Thursday, 08 January 2009

Millwall's Alexander should have been sent-off for Keogh challenge - Abbott

Furious Greg Abbott insisted Millwall’s Gary Alexander should have seen red over his horror challenge on Carlisle United defender Richard Keogh last night.

Carlisle action photo
Richard Keogh, at the end of the Millwall away game

Defender Keogh needed stitches in an eye injury after being hurt in an aerial collision with Alexander during United’s 1-0 defeat at The Den.

Alexander was only booked for the challenge, which forced Blues centre-half Keogh to leave the field for nearly 10 minutes before he was able to continue.

And Abbott was scathing of both the Lions player and Essex ref Fred Graham for his handling of the incident.

“Tell me I am being biased, but it was an out-and-out sending-off, no question about it,” blasted the Blues caretaker boss.
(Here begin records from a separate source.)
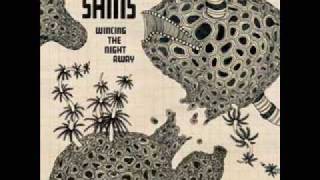 The Shins - Australia (Peter Bjorn &amp; John Remix)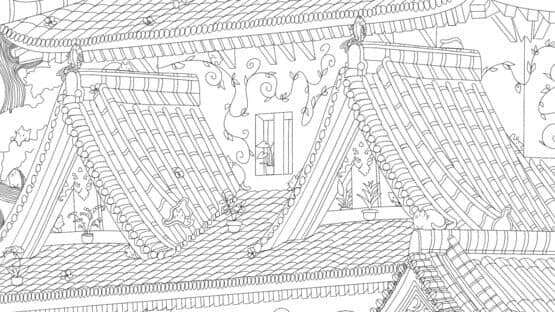 100 Asian Cats screenshot 8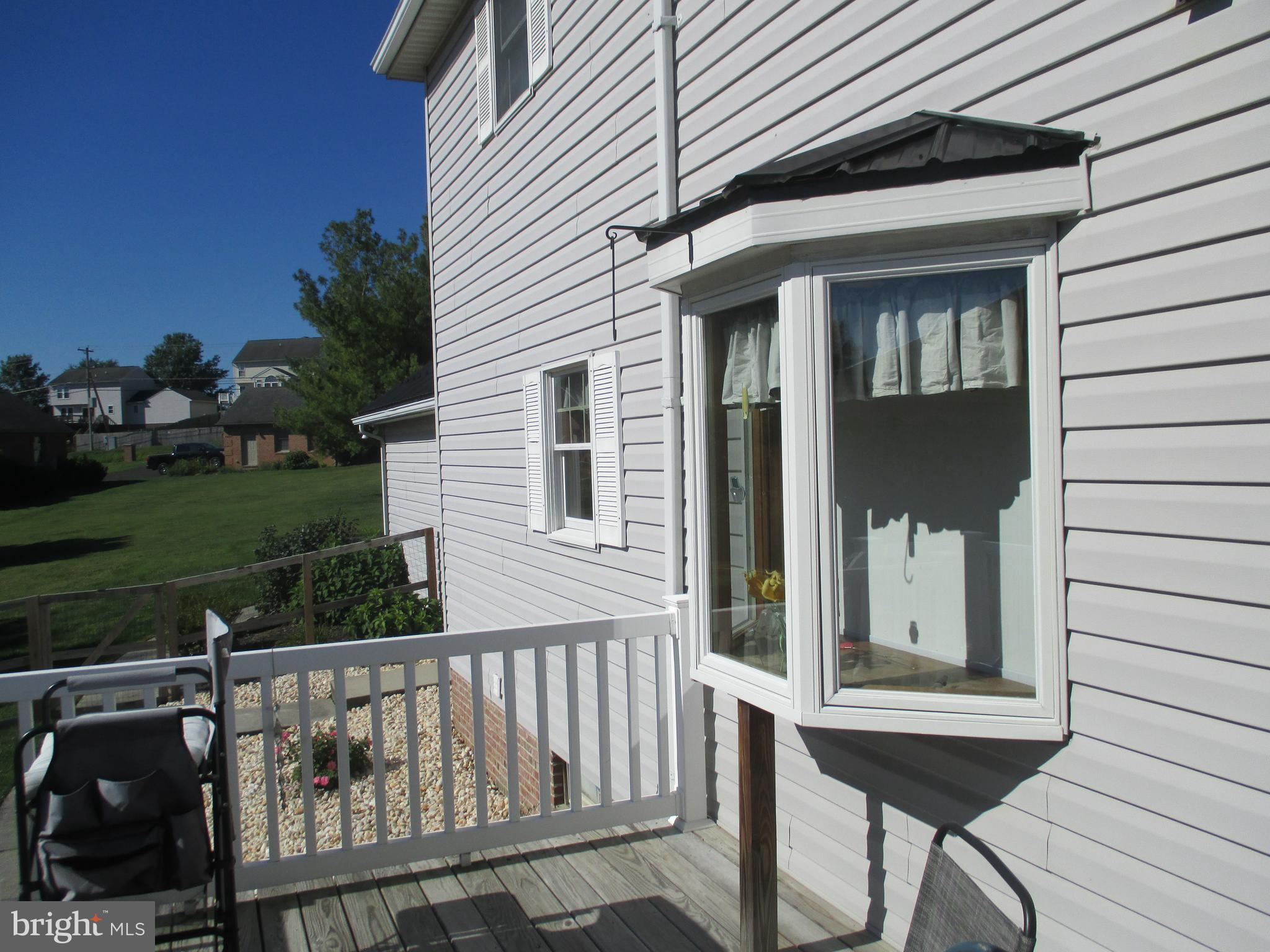 MEADOWS AT GROVE CREEK - Residential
“I’m not blaming the referee for us losing, but if Millwall people say that wasn’t a deliberate elbow I will tell them they are being biased.

“How the referee only booked him, I don’t know. It was an unbelievably blatant elbow.

“Apart from that, the referee had a poor game anyway. You come here and they (Millwall) get all the decisions that are going.”

Both Lions boss Kenny Jackett and Alexander himself have yet to comment on the incident, which happened two minutes into the second-half.

United’s players were visibly angered by Alexander’s challenge at the time and several later told News & Star Sport that the Millwall player should have been dismissed.

Sub Tresor Kandol, who replaced Alexander in the 62nd minute, headed Millwall’s winner at the death to inflict United’s first defeat under Abbott’s reign.

It means United stay 16th in League One and remain without a league victory on their travels since the opening day triumph at Bristol Rovers.

But Abbott insisted he was proud of his players for the rearguard action which came close to earning the Cumbrians a point against Jackett’s in-form side, who are now third.

“If there is a right way to lose, we did that,” said Abbott, who confirmed he is trying to sign another loan player before tomorrow’s 5pm deadline.

“Millwall is a tough place to come, it has been for years and it always will be. We stood toe-to-toe with them and every single player has given everything he had.

“You could see the relief on the Millwall faces when they got the goal because they knew they’d been in a scrap.”

United were penned in their own half for much of the second 45 minutes but Abbott denied his tactics had been too defensive.

“I don’t think many teams will come down here and put Millwall to the sword,” he said. “Maybe we could have done a bit more but it was hard to get a foothold. We still had our counter-attacks and a better pass in the final third might have helped us a bit more.

“I’m not a magician. I won’t win every game. It’s a defeat at a tough place where a few more teams will get beat. But if we compete as we have done here, we will win more than we lose.”